▶ [Excerpted passage]:
Bats should not be blamed for COVID-19, say Israeli researchers

Contrary to the firmly consensual opinion formed during the COVID-19 pandemic, a new TAU study has found no clear evidence that COVID-19 was transmitted from the black/brown flying mammals.

 Fruit Bat in daytime. (photo credit: YUVAL BARKAI)
Fruit Bat in daytime.
(photo credit: YUVAL BARKAI)

More than two-and-a-half years after COVID-19 was first discovered and blamed on bats in China, researchers at Tel Aviv University (TAU) have declared that this correlation between the pandemic and flying mammals “was not based on sufficient compelling scientific proof and caused unnecessary stress and confusion worldwide. Bats have a highly effective immune system that enables them to deal relatively easily with viruses considered lethal for other mammals.”

The study was led by Dr. Maya Weinberg from the lab of Prof. Yossi Yovel, head of TAU’s Sagol School of Neuroscience and faculty member of the School of Zoology and the Steinhardt Museum of Natural History. The research team reviewed dozens of leading articles and studies in this field, and their conclusions were published in the prestigious iScience Journal under the title “Revising the paradigm: Are bats really pathogen reservoirs, or do they possess an efficient immune system?”

"Bats have a highly effective immune system that enables them to deal relatively easily with viruses considered lethal for other mammals.”

▶ [Exercise tasks]:
• a. In the article on bats and COVID-19, who led the study?
• b. Pick up the article on bats and COVID-19 after its final sentence and carry it forward.
The entries have no role in this work.

▶ [Entries shown]:

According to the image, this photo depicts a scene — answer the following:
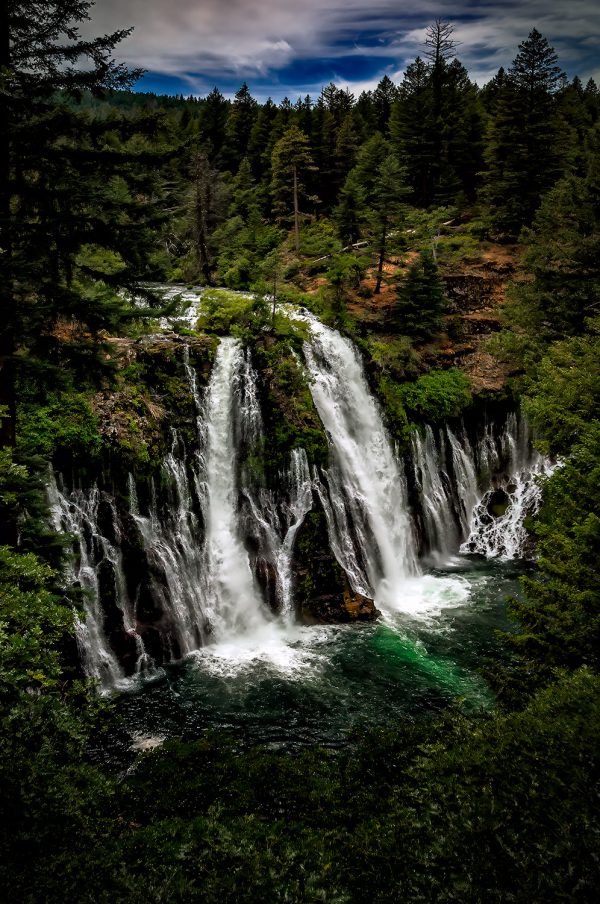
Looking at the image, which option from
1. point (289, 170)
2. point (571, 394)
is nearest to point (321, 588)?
point (571, 394)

▶ [Answers to the problems]:
• a. Dr. Maya Weinberg, from the lab of Prof. Yossi Yovel, led the study.

• b.
TAU researchers

The researchers said that the “infamous reputation” of bats is well known among both the scientific community and the public at large. They explained that bats are often accused of being “blood-sucking Draculas” and of being reservoirs of viruses – including COVID-19 – and, thus, posing a threat to public health. In the newly published study, Weinberg sought to disprove this “erroneous theory” and prove that bats play an important role in exterminating insects, replanting deforested areas and pollinating a number of crops.

The researchers claim that there is indeed evidence that the origin of the “ancient potential” of COVID-19 was in bats, “but on the other hand, until now, two years after the pandemic first broke out, we still do not know for sure what the exact origin of the COVID-19 variant is.”

 Fruit Bat at night. (credit: PROF. YOSSI YOVEL) Fruit Bat at night. (credit: PROF. YOSSI YOVEL)

“In general, bats are mistakenly conceived of as reservoirs of many contagious disease, only due to their being positive, serologically positive; in other words, in possession of antibodies, which means that bats have survived the disease and developed an immune response,” declared Weinberg. “After that, they overcame the virus altogether and disengaged from it; hence, they are no longer its carriers. Nevertheless, in many cases, a virus similar to a human pathogen is liable to be found in bats; however, it is not pathogenic to humans and is not sufficient to use bats as a reservoir.”

“In general, bats are mistakenly conceived of as reservoirs of many contagious diseases, only due to their being positive serologically positive; in other words, in possession of antibodies, which means that bats have survived the disease and developed an immune response.”

Dr. Maya Weinberg

“To examine the overall situation, we conducted a meta-analysis of the literature and checked the finding for over 100 viruses for which bats are considered potential reservoirs, such as Ebola, SARS, and COVID,” she went on. “We found that in a considerable number of cases (48%) this claim was based on the incidence of antibodies or PCR tests, rather than actual isolation of identical viruses. Moreover, many of the reported findings are not convincing.”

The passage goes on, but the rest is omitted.